Still Life with Tulips and Fruit probably dates to the late 1920s during a period when Hunter's still life paintings were particularly vibrant. It is possible that this picture was the Still Life -Tulips exhibited posthumously at the Royal Glasgow Institute of Fine Arts in 1932 although another still life of tulips by Hunter is known at the Warwick District Council Art Gallery in Leamington Spa and several others are in private collections. 'Leslie Hunter's later still life and flower paintings exhibit considerable variety in both style and subject. It is clear that he continued to experiment, although bright colour was a constant constituent o his work, often with vibrant colours of fruit echoed in the design on a vase or background curtain.' (Derek Ogston, The Life and Work of George Leslie Hunter 1877-1931, 2002, p. 49)

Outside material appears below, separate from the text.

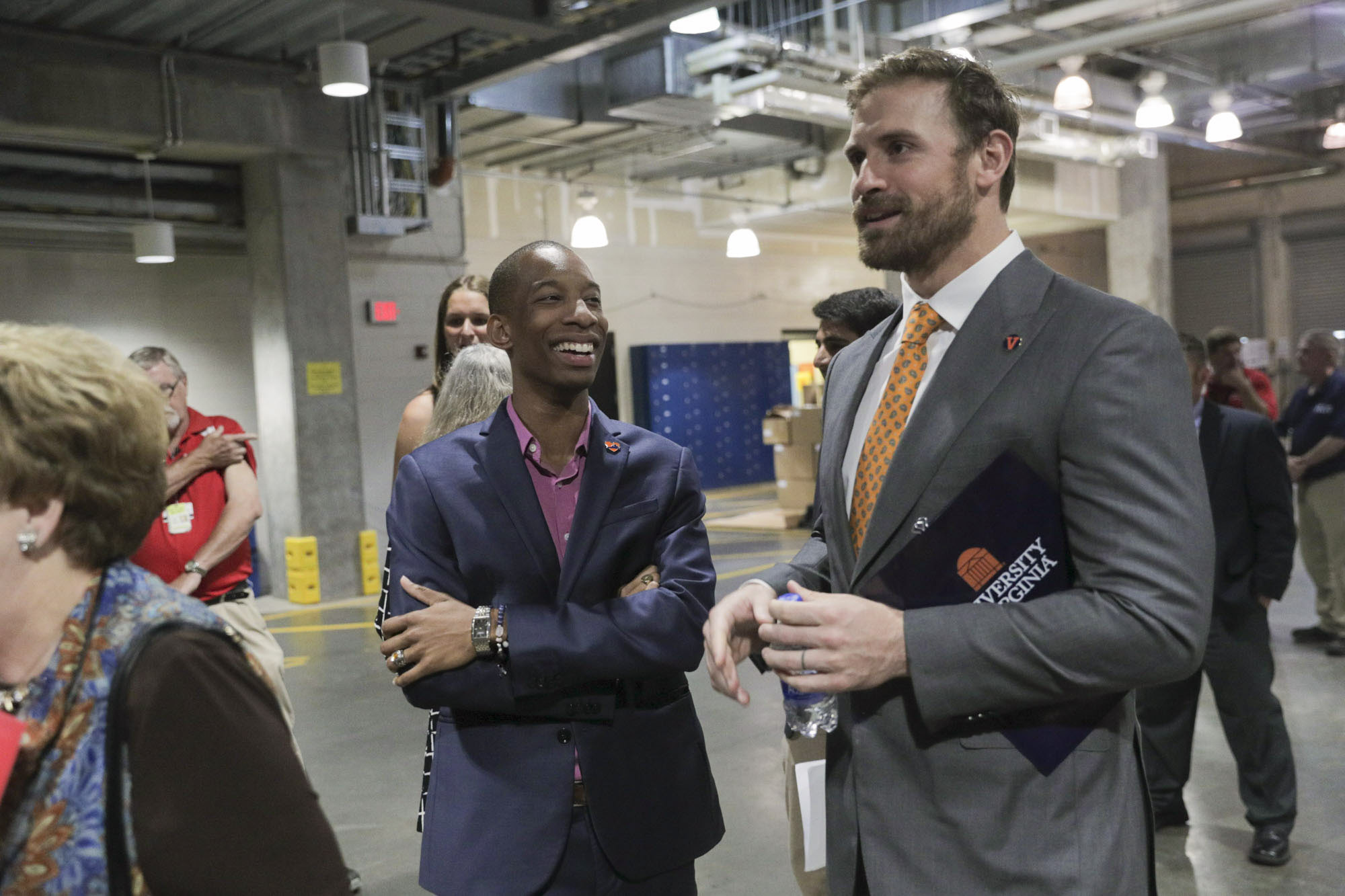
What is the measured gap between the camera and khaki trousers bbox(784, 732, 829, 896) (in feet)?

During the 1920s Hunter was encouraged by his friend and biographer Tom Honeyman to concentrate on painting still-life and this was to give him a new and more focused direction in his work. With a ready market for Hunter’s still life’s of flowers, he painted over a dozen large and ambitious canvases during this period, with much enthusiasm. Hunter loved nothing more than to paint flowers and he relished the prospect of devoting his time to still-life painting. There was a renewed vibrancy and freshness to his pictures, a clarity of colour and a striking contrast in his work, which is exceptional. In the early 1920’s Hunter’s paint application had become rather tentative and lacking commitment, but later in the decade his paint was applied with spirit and force. As Honeyman, noted ‘Technique, as mere technique, did not interest him; it was the vision behind that mattered. With all his vigour and impetuosity, his impulsive artistic urge was instinctively right in choice of colours and tones. It is this unerring sense of colour that made Hunter the artist he became.’ (T. J. Honeyman, Introducing Leslie Hunter, pg. 211).
Still Life with Tulips and Fruit is contemporary with Still Life with Dahlias and Fruit (Sotheby's, Gleneagles, 31 August 2005, lot 1088). The two pictures follow the same compositional arrangements of an earthenware vase of flowers and a shallow dish of fruit on a patterned tablecloth with a brightly coloured drape behind. he white panelling behind the still life in both pictures offers a contrast of angularity to the curved forms of the glass, the vase and the apples.
This picture was withdrawn from the sale of Scottish Pictures, 24 April 2006 due to a dispute over ownership which has now been fully resolved.